Revise the rows below so that "black sock" becomes "dark sock" wherever it occurs, and keep every other part of them the same.
═══ RECORD SET ═══
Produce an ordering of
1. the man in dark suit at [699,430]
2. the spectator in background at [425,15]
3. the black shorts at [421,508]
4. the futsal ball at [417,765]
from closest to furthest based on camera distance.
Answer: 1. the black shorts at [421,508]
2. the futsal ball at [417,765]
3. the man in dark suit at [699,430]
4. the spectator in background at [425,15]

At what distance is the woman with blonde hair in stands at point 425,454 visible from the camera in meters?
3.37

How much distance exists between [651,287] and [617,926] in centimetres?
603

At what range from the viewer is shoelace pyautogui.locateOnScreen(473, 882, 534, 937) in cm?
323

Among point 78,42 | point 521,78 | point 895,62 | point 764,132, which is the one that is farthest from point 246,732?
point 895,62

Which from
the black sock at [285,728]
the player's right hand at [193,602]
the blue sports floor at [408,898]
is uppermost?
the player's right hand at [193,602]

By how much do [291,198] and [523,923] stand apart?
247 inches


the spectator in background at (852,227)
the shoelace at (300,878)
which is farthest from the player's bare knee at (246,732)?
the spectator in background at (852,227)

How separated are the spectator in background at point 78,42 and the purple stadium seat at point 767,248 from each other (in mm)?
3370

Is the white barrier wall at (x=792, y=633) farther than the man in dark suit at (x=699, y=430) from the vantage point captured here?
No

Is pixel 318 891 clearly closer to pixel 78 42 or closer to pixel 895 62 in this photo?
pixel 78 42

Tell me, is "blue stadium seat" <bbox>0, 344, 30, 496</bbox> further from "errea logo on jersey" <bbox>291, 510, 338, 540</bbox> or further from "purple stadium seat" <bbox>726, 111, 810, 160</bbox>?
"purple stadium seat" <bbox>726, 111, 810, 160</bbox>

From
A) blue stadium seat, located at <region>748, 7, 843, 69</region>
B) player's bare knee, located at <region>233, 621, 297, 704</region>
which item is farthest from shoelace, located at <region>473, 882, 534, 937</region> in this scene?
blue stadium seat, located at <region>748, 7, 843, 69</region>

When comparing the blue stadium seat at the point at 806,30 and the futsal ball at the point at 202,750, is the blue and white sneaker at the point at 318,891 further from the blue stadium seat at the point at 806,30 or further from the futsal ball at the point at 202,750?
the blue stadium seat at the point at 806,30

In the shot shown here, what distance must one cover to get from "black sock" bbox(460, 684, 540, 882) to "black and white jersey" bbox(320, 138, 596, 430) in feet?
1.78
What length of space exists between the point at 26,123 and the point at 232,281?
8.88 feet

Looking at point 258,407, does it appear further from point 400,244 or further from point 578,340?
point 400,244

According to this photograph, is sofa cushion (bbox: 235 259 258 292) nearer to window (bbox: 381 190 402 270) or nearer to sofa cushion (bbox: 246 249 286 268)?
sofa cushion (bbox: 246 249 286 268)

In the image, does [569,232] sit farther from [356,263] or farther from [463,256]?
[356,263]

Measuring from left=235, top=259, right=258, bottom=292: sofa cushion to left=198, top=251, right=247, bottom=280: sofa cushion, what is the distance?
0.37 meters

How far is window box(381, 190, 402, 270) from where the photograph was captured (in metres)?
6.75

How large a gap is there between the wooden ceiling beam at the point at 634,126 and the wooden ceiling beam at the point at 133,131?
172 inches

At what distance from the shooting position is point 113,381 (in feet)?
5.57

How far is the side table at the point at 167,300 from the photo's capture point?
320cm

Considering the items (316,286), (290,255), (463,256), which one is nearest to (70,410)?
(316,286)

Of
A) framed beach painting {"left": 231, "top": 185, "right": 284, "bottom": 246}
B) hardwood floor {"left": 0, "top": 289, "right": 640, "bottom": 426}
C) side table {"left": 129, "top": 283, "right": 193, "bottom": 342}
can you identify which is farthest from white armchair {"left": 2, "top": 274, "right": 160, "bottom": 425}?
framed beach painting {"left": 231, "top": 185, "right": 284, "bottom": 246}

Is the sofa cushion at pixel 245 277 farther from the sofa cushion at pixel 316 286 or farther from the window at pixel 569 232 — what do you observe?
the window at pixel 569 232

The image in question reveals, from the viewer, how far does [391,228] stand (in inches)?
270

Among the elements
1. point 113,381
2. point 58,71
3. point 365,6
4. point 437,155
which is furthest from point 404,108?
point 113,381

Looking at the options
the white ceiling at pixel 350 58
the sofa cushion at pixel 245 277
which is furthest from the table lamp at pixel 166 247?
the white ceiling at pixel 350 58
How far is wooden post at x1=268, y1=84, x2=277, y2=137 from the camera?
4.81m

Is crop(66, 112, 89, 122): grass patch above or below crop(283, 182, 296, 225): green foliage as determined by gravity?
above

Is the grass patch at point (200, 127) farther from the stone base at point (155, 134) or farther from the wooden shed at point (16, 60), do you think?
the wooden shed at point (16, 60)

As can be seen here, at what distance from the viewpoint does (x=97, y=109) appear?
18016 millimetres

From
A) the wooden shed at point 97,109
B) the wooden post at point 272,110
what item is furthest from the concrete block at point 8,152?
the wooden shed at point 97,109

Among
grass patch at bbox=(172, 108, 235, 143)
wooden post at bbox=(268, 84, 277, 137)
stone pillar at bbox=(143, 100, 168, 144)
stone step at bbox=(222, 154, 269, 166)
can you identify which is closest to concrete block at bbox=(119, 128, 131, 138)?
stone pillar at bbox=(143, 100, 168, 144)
═══
EXERCISE SOLUTION |
Produce an ordering of
1. the man in dark suit at [699,430]
2. the spectator in background at [425,15]
3. the black shorts at [421,508]
4. the futsal ball at [417,765]
from closest to furthest based on camera distance.
Answer: 1. the black shorts at [421,508]
2. the futsal ball at [417,765]
3. the man in dark suit at [699,430]
4. the spectator in background at [425,15]

At what distance is the woman with blonde hair in stands at point 425,454 visible from the camera in meters?
3.37

How much distance exists between [651,287] and [617,926] in centimetres?
603

At what range from the viewer is shoelace pyautogui.locateOnScreen(473, 882, 534, 937) in cm?
323

Among point 78,42 | point 521,78 | point 895,62 | point 764,132, which is the one that is farthest from point 246,732?
point 895,62

Which from
the dark sock at [285,728]
the player's right hand at [193,602]
the blue sports floor at [408,898]
is uppermost?
the player's right hand at [193,602]

By how much do [291,198] and [523,923] stand apart?
247 inches


the spectator in background at (852,227)
the shoelace at (300,878)
which is farthest from the player's bare knee at (246,732)?
the spectator in background at (852,227)

How separated are the spectator in background at point 78,42 and the purple stadium seat at point 767,248 from each other (in mm)?
3370

Is the white barrier wall at (x=792, y=633) farther than the man in dark suit at (x=699, y=430) from the vantage point captured here?
No

Is pixel 318 891 clearly closer to pixel 78 42 or closer to pixel 895 62 in this photo?
pixel 78 42

Tell me, is "blue stadium seat" <bbox>0, 344, 30, 496</bbox> further from "errea logo on jersey" <bbox>291, 510, 338, 540</bbox> or further from "purple stadium seat" <bbox>726, 111, 810, 160</bbox>?
"purple stadium seat" <bbox>726, 111, 810, 160</bbox>

From
A) blue stadium seat, located at <region>748, 7, 843, 69</region>
B) player's bare knee, located at <region>233, 621, 297, 704</region>
which item is farthest from shoelace, located at <region>473, 882, 534, 937</region> in this scene?
blue stadium seat, located at <region>748, 7, 843, 69</region>

When comparing the blue stadium seat at the point at 806,30 and the futsal ball at the point at 202,750, is the blue and white sneaker at the point at 318,891 further from the blue stadium seat at the point at 806,30 or further from the futsal ball at the point at 202,750?
the blue stadium seat at the point at 806,30

In the shot shown here, what distance must one cover to get from "dark sock" bbox(460, 684, 540, 882) to "black and white jersey" bbox(320, 138, 596, 430) in feet?
1.78
What length of space exists between the point at 26,123 and the point at 232,281?
8.88 feet

Looking at point 258,407, does it appear further from point 400,244 or further from point 578,340?
point 400,244

According to this photograph, is sofa cushion (bbox: 235 259 258 292) nearer to window (bbox: 381 190 402 270) or nearer to sofa cushion (bbox: 246 249 286 268)?
sofa cushion (bbox: 246 249 286 268)

In the image, does [569,232] sit farther from [356,263] or farther from [463,256]?
[356,263]

Measuring from left=235, top=259, right=258, bottom=292: sofa cushion to left=198, top=251, right=247, bottom=280: sofa cushion, what is the distance?
0.37 meters

How far is window box(381, 190, 402, 270) from where the photograph was captured (in metres)?
6.75

How large a gap is there between the wooden ceiling beam at the point at 634,126 and the wooden ceiling beam at the point at 133,131?
172 inches

At what distance from the shooting position is point 113,381 (in feet)?
5.57

How far is the side table at the point at 167,300 from the photo's capture point?
320cm

Considering the items (316,286), (290,255), (463,256), which one is nearest to (70,410)?
(316,286)

Of
A) framed beach painting {"left": 231, "top": 185, "right": 284, "bottom": 246}
B) hardwood floor {"left": 0, "top": 289, "right": 640, "bottom": 426}
C) side table {"left": 129, "top": 283, "right": 193, "bottom": 342}
can you identify which is farthest from white armchair {"left": 2, "top": 274, "right": 160, "bottom": 425}?
framed beach painting {"left": 231, "top": 185, "right": 284, "bottom": 246}

Is the sofa cushion at pixel 245 277 farther from the sofa cushion at pixel 316 286 or farther from the window at pixel 569 232 — what do you observe?
the window at pixel 569 232

The image in question reveals, from the viewer, how far does [391,228] stand (in inches)?
270

Among the elements
1. point 113,381
2. point 58,71
3. point 365,6
4. point 437,155
which is furthest from point 404,108?
point 113,381

Looking at the options
the white ceiling at pixel 350 58
the sofa cushion at pixel 245 277
which is furthest from the table lamp at pixel 166 247?
the white ceiling at pixel 350 58
How far is wooden post at x1=268, y1=84, x2=277, y2=137 from the camera?
4.81m

Is crop(66, 112, 89, 122): grass patch above or below crop(283, 182, 296, 225): green foliage as determined by gravity?
above

Is the grass patch at point (200, 127) farther from the stone base at point (155, 134) or farther from the wooden shed at point (16, 60), do you think?
the wooden shed at point (16, 60)

As can be seen here, at what distance from the viewpoint does (x=97, y=109) appear?
18016 millimetres

From
A) the wooden shed at point 97,109
B) the wooden post at point 272,110
what item is furthest from the concrete block at point 8,152?
the wooden shed at point 97,109

Among
grass patch at bbox=(172, 108, 235, 143)
wooden post at bbox=(268, 84, 277, 137)
stone pillar at bbox=(143, 100, 168, 144)
stone step at bbox=(222, 154, 269, 166)
can you identify which is closest to concrete block at bbox=(119, 128, 131, 138)?
stone pillar at bbox=(143, 100, 168, 144)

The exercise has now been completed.